There was a letter from the fifities - before zoning - to the County Commission in which the writer warned against the commercialization of what was the then still the fair northern gateway to the City. Fifties guy argued that the land at the railroad sidings or off of the sensitive valley floor would be better for other uses, especially if you want to carry through-traffic on then recently paved Second Street. The businesses on Fourth Street were just to the west. Why create more stop and go congestion?
The same arguments have been made since and were adopted in some policies. But like elsewhere, zoning gets established and changed in response to a variety of pressures. And planning policy is only a guide.

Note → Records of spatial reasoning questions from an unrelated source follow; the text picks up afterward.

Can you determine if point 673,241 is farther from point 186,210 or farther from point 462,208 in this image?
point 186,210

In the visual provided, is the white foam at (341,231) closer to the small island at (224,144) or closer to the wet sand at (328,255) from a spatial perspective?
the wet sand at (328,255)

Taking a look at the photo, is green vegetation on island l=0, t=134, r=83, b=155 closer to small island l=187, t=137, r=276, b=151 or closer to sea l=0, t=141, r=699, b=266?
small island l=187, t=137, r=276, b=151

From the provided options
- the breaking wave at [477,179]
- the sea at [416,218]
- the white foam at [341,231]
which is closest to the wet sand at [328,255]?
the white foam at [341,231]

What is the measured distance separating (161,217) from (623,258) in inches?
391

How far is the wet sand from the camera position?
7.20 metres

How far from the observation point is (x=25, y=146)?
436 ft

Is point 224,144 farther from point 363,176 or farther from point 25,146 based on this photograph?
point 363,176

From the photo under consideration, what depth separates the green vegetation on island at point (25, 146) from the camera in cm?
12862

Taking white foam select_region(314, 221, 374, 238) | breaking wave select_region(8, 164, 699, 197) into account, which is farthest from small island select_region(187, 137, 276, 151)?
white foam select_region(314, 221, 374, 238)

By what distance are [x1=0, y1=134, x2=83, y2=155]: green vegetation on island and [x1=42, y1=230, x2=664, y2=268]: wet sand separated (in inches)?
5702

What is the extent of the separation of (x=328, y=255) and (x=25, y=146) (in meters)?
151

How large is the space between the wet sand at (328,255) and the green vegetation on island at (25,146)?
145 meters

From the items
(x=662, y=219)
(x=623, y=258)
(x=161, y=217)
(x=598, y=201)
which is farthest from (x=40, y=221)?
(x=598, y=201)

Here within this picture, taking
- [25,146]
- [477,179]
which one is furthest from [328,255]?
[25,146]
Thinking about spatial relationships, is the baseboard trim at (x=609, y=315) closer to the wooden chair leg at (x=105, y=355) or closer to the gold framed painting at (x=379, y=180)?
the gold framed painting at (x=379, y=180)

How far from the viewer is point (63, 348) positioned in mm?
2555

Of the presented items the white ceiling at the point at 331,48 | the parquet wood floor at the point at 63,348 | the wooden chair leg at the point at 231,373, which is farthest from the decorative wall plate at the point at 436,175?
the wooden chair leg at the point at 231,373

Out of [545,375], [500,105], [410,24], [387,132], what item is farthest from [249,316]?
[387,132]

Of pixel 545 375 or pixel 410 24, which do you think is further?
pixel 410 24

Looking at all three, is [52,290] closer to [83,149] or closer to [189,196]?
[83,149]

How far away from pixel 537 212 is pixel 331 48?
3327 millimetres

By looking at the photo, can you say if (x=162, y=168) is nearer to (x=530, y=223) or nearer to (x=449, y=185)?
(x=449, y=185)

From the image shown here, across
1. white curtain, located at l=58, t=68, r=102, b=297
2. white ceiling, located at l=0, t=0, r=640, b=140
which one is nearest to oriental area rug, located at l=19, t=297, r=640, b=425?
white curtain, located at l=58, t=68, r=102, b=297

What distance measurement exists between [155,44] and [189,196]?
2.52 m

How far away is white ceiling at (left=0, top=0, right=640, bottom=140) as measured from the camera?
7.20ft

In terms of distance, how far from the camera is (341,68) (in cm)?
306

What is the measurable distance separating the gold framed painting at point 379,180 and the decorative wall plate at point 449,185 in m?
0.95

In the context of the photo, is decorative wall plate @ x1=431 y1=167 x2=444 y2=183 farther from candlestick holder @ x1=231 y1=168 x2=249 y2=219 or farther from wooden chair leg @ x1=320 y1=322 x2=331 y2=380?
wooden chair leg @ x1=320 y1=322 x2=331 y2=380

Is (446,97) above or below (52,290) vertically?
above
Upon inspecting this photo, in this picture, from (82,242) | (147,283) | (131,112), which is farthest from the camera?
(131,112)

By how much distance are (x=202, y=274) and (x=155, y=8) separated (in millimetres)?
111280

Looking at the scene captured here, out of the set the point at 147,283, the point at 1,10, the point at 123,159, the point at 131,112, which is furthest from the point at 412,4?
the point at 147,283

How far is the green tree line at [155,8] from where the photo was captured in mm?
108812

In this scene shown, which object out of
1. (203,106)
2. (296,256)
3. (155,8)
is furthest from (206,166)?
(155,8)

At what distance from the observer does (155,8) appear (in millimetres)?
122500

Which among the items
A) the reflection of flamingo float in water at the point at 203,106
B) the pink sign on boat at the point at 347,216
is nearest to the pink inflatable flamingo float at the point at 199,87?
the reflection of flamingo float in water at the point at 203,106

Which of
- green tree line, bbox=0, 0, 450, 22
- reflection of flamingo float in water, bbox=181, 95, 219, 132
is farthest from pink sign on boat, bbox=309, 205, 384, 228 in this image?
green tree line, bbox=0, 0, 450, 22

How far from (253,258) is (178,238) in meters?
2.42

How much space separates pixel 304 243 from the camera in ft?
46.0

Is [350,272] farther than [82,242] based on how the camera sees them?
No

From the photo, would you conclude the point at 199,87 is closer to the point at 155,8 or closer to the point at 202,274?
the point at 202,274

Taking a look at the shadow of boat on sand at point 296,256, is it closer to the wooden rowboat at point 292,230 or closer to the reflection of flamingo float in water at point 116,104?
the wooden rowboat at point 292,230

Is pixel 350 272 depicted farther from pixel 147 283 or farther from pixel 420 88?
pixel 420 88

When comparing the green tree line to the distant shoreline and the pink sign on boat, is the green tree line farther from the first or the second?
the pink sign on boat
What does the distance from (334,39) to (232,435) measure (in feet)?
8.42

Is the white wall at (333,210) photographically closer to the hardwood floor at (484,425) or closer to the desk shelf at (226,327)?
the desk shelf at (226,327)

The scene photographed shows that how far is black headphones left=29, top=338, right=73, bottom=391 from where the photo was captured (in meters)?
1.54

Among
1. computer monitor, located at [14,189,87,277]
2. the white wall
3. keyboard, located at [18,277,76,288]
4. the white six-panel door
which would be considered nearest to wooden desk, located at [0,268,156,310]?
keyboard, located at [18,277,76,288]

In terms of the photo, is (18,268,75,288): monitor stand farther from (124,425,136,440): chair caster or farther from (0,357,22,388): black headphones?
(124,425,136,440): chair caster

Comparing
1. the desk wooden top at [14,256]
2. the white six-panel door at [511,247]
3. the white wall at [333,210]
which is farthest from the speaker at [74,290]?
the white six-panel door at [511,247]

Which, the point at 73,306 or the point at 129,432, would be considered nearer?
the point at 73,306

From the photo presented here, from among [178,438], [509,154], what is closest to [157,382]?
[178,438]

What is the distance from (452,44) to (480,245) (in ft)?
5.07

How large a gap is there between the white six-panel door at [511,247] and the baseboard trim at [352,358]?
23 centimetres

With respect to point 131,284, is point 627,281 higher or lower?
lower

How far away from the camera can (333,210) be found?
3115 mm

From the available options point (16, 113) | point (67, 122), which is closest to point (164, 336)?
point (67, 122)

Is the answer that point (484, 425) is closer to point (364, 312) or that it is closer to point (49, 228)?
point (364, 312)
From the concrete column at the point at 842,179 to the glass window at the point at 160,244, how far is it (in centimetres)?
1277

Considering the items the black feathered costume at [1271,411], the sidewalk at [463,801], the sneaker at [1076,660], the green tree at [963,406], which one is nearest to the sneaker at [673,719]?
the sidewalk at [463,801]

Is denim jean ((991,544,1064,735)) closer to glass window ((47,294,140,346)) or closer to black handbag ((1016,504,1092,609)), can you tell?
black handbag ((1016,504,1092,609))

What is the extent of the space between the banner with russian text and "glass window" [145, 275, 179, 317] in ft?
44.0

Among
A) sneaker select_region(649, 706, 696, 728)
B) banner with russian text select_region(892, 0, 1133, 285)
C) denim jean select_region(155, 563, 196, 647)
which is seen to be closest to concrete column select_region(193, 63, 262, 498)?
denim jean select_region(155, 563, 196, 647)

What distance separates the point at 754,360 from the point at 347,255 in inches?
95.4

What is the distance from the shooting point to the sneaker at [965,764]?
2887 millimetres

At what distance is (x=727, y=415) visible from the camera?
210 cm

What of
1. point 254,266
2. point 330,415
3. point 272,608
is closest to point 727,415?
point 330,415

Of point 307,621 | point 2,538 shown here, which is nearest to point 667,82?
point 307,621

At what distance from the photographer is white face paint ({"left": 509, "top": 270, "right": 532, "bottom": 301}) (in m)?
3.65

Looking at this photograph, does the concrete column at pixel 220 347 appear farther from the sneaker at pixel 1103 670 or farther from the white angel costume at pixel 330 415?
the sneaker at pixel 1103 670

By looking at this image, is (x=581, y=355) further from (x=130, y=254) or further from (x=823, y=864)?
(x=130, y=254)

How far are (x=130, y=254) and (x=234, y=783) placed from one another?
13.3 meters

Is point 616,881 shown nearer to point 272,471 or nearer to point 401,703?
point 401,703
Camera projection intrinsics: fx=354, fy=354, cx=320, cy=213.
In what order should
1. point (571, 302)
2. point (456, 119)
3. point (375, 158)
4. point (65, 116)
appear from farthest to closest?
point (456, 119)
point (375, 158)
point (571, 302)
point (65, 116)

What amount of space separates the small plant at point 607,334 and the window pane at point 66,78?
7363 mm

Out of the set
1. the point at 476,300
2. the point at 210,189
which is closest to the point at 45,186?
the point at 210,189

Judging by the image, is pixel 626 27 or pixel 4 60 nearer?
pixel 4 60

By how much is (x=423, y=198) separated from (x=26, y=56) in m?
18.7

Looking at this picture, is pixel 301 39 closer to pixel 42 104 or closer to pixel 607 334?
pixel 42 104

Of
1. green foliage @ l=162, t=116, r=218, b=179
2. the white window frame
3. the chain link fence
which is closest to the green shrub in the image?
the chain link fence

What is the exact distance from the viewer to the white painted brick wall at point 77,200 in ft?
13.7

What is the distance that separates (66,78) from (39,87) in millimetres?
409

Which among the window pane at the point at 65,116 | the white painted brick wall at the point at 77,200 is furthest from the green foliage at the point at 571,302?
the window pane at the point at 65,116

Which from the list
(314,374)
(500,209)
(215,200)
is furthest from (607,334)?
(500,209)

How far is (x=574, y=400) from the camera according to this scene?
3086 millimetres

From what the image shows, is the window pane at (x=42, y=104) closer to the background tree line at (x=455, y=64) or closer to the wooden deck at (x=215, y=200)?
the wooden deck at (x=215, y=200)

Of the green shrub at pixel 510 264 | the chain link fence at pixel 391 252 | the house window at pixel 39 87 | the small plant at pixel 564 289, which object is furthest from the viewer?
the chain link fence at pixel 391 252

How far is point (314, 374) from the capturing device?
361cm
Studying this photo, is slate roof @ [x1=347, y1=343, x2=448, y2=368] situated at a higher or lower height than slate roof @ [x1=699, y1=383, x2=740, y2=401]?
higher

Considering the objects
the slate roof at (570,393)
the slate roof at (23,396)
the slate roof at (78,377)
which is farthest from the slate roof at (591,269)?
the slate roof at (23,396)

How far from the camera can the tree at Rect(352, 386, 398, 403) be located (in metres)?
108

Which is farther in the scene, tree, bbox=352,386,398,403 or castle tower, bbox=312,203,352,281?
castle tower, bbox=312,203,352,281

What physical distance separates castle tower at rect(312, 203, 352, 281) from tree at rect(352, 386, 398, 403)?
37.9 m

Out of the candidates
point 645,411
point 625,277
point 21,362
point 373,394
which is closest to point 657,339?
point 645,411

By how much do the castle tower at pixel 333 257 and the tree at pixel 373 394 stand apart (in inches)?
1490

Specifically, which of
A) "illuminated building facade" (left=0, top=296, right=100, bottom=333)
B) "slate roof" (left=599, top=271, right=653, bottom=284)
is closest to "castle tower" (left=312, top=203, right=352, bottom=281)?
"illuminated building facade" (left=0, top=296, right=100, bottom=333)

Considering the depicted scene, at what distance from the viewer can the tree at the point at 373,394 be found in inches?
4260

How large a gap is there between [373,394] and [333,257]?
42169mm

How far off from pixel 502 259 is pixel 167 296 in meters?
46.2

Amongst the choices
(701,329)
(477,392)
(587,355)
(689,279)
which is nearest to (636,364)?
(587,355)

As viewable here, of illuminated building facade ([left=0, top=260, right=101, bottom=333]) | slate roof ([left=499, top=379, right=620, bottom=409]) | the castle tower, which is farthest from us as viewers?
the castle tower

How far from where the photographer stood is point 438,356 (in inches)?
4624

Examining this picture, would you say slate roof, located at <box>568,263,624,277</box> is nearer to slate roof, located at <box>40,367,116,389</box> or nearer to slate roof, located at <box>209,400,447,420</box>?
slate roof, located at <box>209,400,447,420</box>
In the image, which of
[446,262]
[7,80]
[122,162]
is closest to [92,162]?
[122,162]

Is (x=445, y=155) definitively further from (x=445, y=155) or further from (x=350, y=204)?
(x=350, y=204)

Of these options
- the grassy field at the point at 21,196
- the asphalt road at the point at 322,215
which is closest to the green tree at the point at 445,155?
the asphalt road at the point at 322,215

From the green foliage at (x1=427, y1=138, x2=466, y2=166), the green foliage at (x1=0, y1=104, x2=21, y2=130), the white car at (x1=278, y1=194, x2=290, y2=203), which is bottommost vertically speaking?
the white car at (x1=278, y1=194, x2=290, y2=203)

In today's Albuquerque Journal North we hear about the zoning case appellant who wants a convenience-carwash-packageliquor-store at El Pueblo and Second, just south of Paseo. He points out the future commuter rail station site down the street. It is "no longer an agriculture area" he says, and, "we are the first but we won't be the last," to request a zone change. He says residents of the "multi-generational" apartments across Second Street "are begging" for services.
Well, he sure wasn't the first to request rezoning. This isn't even the first time his location has had a request for rezoning. And like it has been said before, strip commercial, like this request, caters to the driving public and will hinder traffic flow. It can be viewed as the scale equivalent of allowing a driveway onto the interstate.
This is not a "village center" mixed use thing. The proposed use is aimed at the motoring public whose flow it will disrupt to the maximum degree. The retirement apartment residents on the other side of Second Street will literally risk their lives crossing six lanes of traffic for a six- pack.